WORK TO COMPLETE - Extract every line of the records that contains the string "http", matching case exactly.

DATA ROWS -
--

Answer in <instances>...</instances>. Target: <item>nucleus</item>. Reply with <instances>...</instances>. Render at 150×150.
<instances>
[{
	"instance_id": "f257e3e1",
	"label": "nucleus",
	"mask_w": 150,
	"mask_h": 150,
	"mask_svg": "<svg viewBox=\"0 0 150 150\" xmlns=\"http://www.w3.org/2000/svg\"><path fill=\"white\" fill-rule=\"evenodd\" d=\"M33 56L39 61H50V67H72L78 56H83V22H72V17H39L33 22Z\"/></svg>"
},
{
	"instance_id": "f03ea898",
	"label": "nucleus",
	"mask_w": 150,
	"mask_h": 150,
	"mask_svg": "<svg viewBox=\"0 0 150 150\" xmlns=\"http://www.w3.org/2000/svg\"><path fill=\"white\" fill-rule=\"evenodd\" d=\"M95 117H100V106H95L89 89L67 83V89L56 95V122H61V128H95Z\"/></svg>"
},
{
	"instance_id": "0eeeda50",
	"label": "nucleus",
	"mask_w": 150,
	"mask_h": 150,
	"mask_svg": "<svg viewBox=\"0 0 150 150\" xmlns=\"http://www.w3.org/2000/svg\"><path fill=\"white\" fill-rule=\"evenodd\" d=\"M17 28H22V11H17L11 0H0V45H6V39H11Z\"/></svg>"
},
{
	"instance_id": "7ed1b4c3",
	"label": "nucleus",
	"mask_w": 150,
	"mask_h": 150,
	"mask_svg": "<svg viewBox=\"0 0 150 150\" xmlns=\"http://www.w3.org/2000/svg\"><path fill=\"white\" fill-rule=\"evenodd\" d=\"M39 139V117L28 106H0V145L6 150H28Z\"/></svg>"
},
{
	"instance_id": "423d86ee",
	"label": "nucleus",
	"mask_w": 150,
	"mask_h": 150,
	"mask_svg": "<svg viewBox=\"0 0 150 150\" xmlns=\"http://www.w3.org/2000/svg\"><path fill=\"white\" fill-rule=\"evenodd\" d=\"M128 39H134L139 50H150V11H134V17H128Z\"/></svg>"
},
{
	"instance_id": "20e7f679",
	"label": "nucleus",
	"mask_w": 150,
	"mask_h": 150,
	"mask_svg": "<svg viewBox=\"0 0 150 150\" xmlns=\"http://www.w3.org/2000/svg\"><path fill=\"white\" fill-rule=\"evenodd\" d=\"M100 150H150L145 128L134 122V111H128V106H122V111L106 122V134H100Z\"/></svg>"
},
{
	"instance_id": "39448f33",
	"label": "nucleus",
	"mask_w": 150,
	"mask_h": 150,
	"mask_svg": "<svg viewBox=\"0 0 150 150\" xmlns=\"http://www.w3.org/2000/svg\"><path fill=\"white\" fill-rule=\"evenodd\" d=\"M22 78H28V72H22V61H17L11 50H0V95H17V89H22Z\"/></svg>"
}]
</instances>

--

EXERCISE OUTPUT -
	"mask_svg": "<svg viewBox=\"0 0 150 150\" xmlns=\"http://www.w3.org/2000/svg\"><path fill=\"white\" fill-rule=\"evenodd\" d=\"M33 56L39 61H50V67H72L78 56H83V22H72V17H39L33 22Z\"/></svg>"
	"mask_svg": "<svg viewBox=\"0 0 150 150\" xmlns=\"http://www.w3.org/2000/svg\"><path fill=\"white\" fill-rule=\"evenodd\" d=\"M95 117H100V106H95L89 89L67 83V89L56 95V122H61V128H95Z\"/></svg>"
	"mask_svg": "<svg viewBox=\"0 0 150 150\" xmlns=\"http://www.w3.org/2000/svg\"><path fill=\"white\" fill-rule=\"evenodd\" d=\"M17 28H22V11H17L11 0H0V45H6V39H11Z\"/></svg>"
	"mask_svg": "<svg viewBox=\"0 0 150 150\" xmlns=\"http://www.w3.org/2000/svg\"><path fill=\"white\" fill-rule=\"evenodd\" d=\"M39 139V117L28 106H0V145L6 150H28Z\"/></svg>"
	"mask_svg": "<svg viewBox=\"0 0 150 150\" xmlns=\"http://www.w3.org/2000/svg\"><path fill=\"white\" fill-rule=\"evenodd\" d=\"M128 39H134L139 50H150V11H134V17H128Z\"/></svg>"
	"mask_svg": "<svg viewBox=\"0 0 150 150\" xmlns=\"http://www.w3.org/2000/svg\"><path fill=\"white\" fill-rule=\"evenodd\" d=\"M100 150H150L145 128L134 122V111H128V106H122V111L106 122V134H100Z\"/></svg>"
	"mask_svg": "<svg viewBox=\"0 0 150 150\" xmlns=\"http://www.w3.org/2000/svg\"><path fill=\"white\" fill-rule=\"evenodd\" d=\"M22 78H28V72H22V61H17L11 50H0V95H17V89H22Z\"/></svg>"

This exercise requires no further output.